= Ledgowan Forest =

Deer forest in Scotland

Ledgowan Forest is a deer forest in the Northwest Highlands of Scotland. It stands in Wester Ross to the southwest of Achnasheen. Ledgowan Forest is the location of Carron Bog, the starting point of the River Carron.

Ledgowan Estate (which is almost synonymous with Ledgowan Forest) is owned by Rainheath Ltd, and extends over 12,000 acres (49 km^{2}) in this area. There is a hunting lodge just to the west of Achnasheen. Ledgowan was previously owned by Major Robert Ross, father of Walter John Macdonald Ross and grandfather of the courtier Malcolm Ross.

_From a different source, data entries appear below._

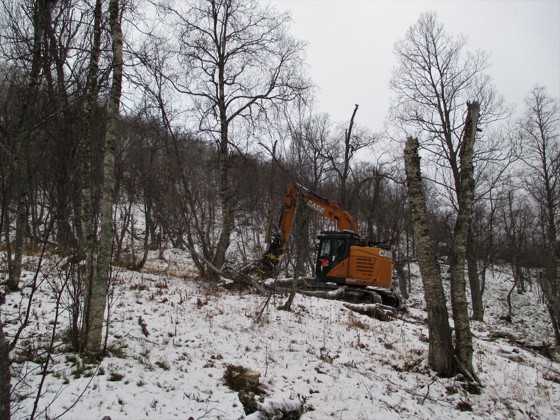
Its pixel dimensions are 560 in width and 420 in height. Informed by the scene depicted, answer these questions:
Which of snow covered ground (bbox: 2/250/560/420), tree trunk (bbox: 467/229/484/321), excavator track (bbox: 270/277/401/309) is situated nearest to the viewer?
snow covered ground (bbox: 2/250/560/420)

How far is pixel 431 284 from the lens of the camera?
6.58m

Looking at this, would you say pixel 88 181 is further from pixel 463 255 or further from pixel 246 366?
pixel 463 255

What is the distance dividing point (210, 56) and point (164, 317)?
9474mm

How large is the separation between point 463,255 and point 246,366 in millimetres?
4109

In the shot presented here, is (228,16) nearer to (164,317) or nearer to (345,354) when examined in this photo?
(164,317)

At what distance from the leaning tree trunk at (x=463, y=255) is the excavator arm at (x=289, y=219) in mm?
6272

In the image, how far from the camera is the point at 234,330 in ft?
24.2

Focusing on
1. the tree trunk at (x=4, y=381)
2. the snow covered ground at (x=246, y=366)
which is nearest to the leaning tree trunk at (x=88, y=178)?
the snow covered ground at (x=246, y=366)

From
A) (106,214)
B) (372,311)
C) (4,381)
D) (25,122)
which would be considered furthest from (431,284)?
(25,122)

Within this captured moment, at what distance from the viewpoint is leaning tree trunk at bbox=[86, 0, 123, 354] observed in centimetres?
498

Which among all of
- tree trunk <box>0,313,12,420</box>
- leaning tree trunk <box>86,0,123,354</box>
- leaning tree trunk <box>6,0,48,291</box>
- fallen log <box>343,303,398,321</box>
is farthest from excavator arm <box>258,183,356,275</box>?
tree trunk <box>0,313,12,420</box>

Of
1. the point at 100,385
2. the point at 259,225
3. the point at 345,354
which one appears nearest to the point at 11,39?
the point at 100,385

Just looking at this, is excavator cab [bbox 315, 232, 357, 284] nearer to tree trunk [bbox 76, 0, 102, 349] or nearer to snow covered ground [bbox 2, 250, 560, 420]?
snow covered ground [bbox 2, 250, 560, 420]

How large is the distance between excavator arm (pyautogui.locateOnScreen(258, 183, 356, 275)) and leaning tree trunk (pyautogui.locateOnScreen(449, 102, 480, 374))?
6.27 metres
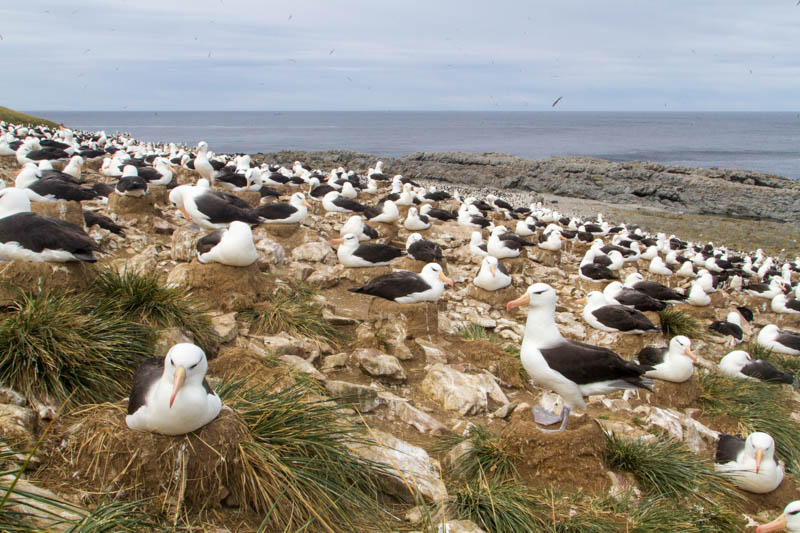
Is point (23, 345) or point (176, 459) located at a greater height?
point (23, 345)

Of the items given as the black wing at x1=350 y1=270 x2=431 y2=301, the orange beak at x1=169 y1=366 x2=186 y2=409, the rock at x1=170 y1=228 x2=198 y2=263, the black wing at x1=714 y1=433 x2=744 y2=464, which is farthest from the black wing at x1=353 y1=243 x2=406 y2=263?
the orange beak at x1=169 y1=366 x2=186 y2=409

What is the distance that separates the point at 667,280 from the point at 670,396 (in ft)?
36.0

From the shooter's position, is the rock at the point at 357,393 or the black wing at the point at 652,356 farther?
the black wing at the point at 652,356

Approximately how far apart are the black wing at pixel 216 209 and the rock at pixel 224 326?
8.75 ft

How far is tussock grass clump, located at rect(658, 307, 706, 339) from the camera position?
11.0 metres

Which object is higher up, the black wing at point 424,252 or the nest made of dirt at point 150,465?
the nest made of dirt at point 150,465

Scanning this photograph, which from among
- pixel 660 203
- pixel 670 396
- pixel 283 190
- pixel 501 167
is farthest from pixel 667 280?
pixel 501 167

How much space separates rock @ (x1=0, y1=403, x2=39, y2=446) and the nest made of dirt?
7.3 inches

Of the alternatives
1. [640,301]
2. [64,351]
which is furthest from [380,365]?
[640,301]

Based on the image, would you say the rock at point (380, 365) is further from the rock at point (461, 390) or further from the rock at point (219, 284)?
the rock at point (219, 284)

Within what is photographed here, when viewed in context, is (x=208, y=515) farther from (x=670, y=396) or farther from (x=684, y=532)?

The main attraction of Ledgowan Forest is stalking (as deer hunting is called in Scotland). Stalking is available on two separate beats on a mix of rolling hills and steep corries. Large stags are plentiful and the area was mentioned several times in the recent Half a Century of Scottish Deer Stalking by G. Kenneth Whitehead.

This region also offers wild trout fishing on the River Bran and lochs including Loch a'Chroisg and Loch Gowan. There is also Salmon fishing on the River Blackwater and gillies may be hired for this purpose. Grouse shooting occur locally in small numbers as well.